**Textauszug:**
Friedrich Wilhelm und König Ludwig von Bayern sind die Belesendsten unter den zeitgenössischen Herrschern. Während Ludwig die Künste, in welcher Form auch immer unterstützt, will Friedrich Wilhelm sie hingegen zur einer Art Hilfstruppe der Despotie ausrichten. Mit dem Selbstwertgefühl eines Gehemmten versteht er sich für Adel und Bürger gleichermaßen als Vorbild guter Manieren und beginnt, unserem großen Satiriker Boileau ähnlich, einen Briefwechsel mit Ludwig, in dessen Verlauf er letzterem einen Vierzeiler übersendet, in dem er den Skandal bezüglich seiner Intimitäten mit Lola Montez kommentiert. Der bayrische König antwortet in einem ebensolchen, der an den Höfen Europas seine Runde macht:
»Contempteur de l’amour, dont j’adore l’ivresse,
Frère, tu dis que, roi sans pudeur, sans vertu.
Je garde à tort Lola, ma fille enchanteresse.
Je te l’enverrai bien.– Oui ; mais qu’en ferrais-tu?«
Und in seltener Einmütigkeit der Geistreichen ist das Lachen auf der Seite des vielbewanderten Königs Ludwig.

**Kurze Aufgabe 1:**
Erkläre anhand des Textauszugs, worauf der bayrische König mit seinem Vierzeiler antwortet.
**Kurze Aufgabe 2:**
Auf wessen Seite ist laut dem Textauszug am Ende das Lachen der Geistreichen?
**Kurze Aufgabe 3:**
Zitiere aus dem Textauszug die Stelle, die mit den Worten „Je garde à tort“ beginnt und nach „vielbewanderten Königs Ludwig.“ endet.

**Liste der Datensätze:**
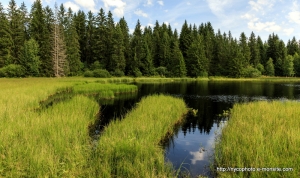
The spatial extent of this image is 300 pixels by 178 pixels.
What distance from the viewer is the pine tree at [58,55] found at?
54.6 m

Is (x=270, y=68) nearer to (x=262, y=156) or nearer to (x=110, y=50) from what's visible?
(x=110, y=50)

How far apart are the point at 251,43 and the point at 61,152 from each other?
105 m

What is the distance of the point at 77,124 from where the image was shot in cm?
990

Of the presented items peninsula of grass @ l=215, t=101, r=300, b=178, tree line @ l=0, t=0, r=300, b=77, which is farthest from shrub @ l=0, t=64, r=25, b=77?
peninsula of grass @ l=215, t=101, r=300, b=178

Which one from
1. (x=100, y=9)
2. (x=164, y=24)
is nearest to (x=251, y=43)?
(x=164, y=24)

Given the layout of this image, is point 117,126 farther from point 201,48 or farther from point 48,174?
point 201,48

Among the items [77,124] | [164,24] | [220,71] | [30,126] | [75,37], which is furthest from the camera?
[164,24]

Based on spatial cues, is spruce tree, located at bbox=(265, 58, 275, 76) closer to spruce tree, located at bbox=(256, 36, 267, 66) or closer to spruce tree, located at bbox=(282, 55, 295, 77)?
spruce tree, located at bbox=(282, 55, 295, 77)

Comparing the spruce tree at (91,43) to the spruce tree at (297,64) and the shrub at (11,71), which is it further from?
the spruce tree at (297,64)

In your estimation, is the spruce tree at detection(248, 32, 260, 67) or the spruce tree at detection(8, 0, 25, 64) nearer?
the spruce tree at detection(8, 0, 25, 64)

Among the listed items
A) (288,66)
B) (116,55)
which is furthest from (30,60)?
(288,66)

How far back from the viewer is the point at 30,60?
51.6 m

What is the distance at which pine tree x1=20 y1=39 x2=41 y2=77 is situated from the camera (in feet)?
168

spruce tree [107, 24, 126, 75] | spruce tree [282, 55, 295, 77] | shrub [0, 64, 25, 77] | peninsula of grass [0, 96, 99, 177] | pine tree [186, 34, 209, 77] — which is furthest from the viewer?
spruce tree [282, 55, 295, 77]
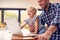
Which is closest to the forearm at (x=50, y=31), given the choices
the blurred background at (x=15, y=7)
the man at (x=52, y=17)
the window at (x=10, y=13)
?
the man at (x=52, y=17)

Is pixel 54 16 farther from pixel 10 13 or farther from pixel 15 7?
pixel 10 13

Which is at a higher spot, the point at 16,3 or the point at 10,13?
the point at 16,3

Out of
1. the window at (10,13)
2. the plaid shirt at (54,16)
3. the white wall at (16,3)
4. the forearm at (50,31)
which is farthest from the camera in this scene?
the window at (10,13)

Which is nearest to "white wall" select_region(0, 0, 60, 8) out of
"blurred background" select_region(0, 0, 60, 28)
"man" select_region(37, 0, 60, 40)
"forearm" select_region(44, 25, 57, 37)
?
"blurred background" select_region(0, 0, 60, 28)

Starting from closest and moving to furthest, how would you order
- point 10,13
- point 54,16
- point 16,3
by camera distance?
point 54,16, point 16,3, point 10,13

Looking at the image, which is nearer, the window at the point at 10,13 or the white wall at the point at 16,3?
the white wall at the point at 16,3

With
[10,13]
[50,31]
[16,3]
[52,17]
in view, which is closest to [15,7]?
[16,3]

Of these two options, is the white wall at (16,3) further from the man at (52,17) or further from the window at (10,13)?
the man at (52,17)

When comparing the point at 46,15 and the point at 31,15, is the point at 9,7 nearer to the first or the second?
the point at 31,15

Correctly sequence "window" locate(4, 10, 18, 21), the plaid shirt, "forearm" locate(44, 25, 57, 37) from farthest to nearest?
==
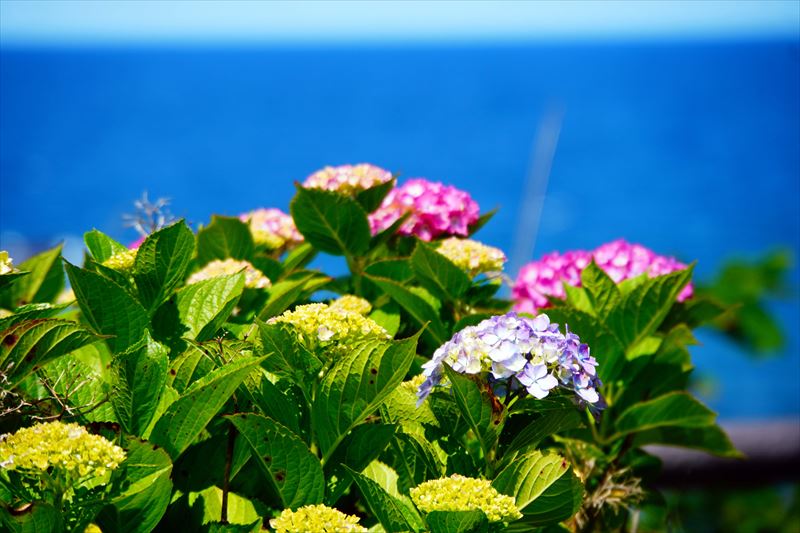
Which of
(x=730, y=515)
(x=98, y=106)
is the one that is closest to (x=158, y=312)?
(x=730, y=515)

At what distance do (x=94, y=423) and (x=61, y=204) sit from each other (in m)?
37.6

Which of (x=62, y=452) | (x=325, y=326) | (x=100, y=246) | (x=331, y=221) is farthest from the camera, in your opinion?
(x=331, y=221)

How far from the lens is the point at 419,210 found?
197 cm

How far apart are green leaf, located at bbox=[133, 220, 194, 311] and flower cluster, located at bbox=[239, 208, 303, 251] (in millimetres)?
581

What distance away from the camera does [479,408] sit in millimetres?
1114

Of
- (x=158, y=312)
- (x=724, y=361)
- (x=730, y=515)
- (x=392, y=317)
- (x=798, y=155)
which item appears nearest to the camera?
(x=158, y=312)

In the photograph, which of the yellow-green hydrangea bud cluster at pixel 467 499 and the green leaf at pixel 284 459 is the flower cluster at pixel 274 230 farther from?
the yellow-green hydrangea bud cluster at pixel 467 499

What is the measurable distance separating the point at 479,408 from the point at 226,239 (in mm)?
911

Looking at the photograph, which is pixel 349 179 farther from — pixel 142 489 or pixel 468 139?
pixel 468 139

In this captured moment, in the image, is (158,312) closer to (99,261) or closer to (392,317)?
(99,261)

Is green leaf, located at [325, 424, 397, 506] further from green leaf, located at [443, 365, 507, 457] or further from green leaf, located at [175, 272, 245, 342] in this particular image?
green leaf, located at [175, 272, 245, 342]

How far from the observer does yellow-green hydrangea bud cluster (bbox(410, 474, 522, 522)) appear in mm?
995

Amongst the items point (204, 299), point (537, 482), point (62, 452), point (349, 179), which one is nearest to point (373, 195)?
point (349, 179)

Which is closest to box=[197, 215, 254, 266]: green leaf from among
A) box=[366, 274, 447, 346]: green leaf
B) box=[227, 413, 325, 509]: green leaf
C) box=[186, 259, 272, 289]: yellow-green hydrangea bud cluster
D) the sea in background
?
* * *
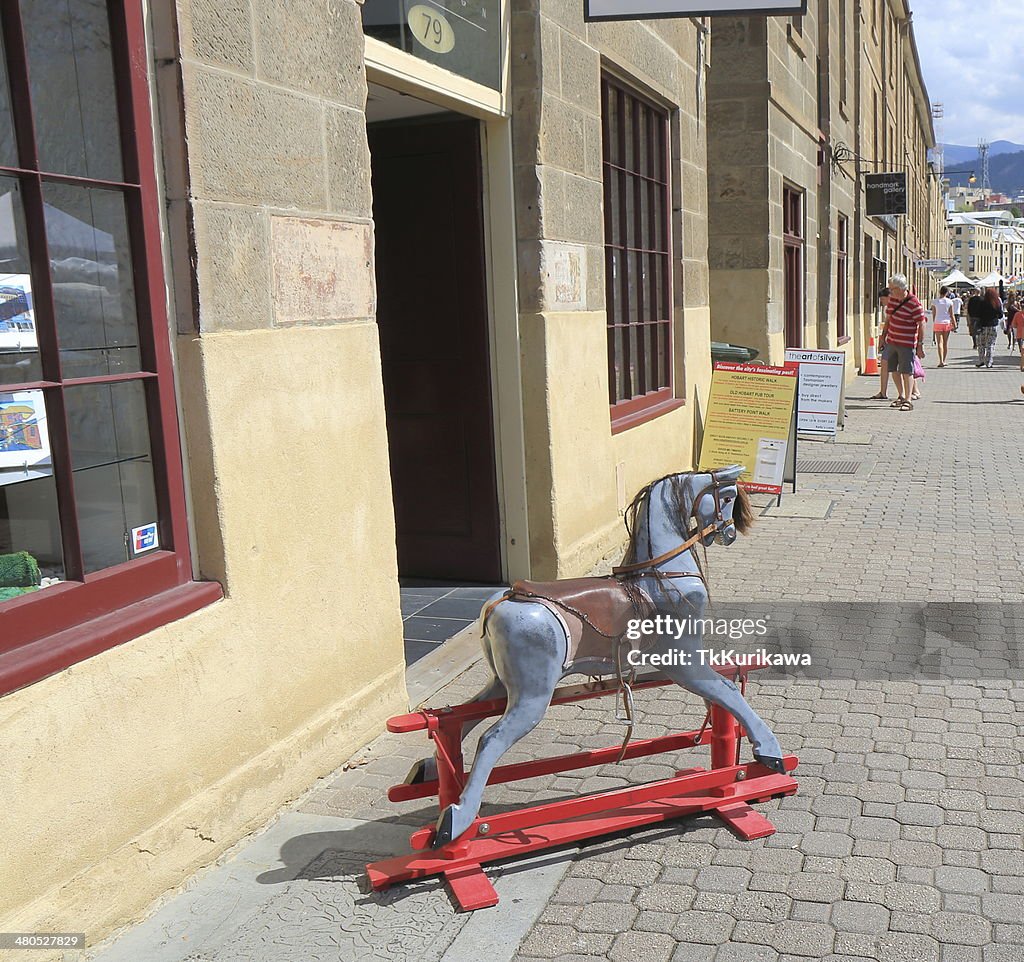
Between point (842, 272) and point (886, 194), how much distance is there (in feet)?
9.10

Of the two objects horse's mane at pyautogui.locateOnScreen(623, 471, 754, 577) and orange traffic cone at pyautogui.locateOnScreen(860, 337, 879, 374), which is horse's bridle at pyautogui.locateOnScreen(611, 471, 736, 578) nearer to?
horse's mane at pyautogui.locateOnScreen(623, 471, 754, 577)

**Ergebnis 1:**
Ludwig antwortet auf einen Vierzeiler, den Friedrich Wilhelm ihm im Verlauf ihres Briefwechsels übersandt hatte. Darin kommentierte Friedrich Wilhelm den Skandal um Ludwigs Intimitäten mit Lola Montez.

**Ergebnis 2:**
Auf der Seite des vielbewanderten Königs Ludwig.

**Ergebnis 3:**
Je garde à tort Lola, ma fille enchanteresse.
Je te l’enverrai bien.– Oui ; mais qu’en ferrais-tu?«
Und in seltener Einmütigkeit der Geistreichen ist das Lachen auf der Seite des vielbewanderten Königs Ludwig.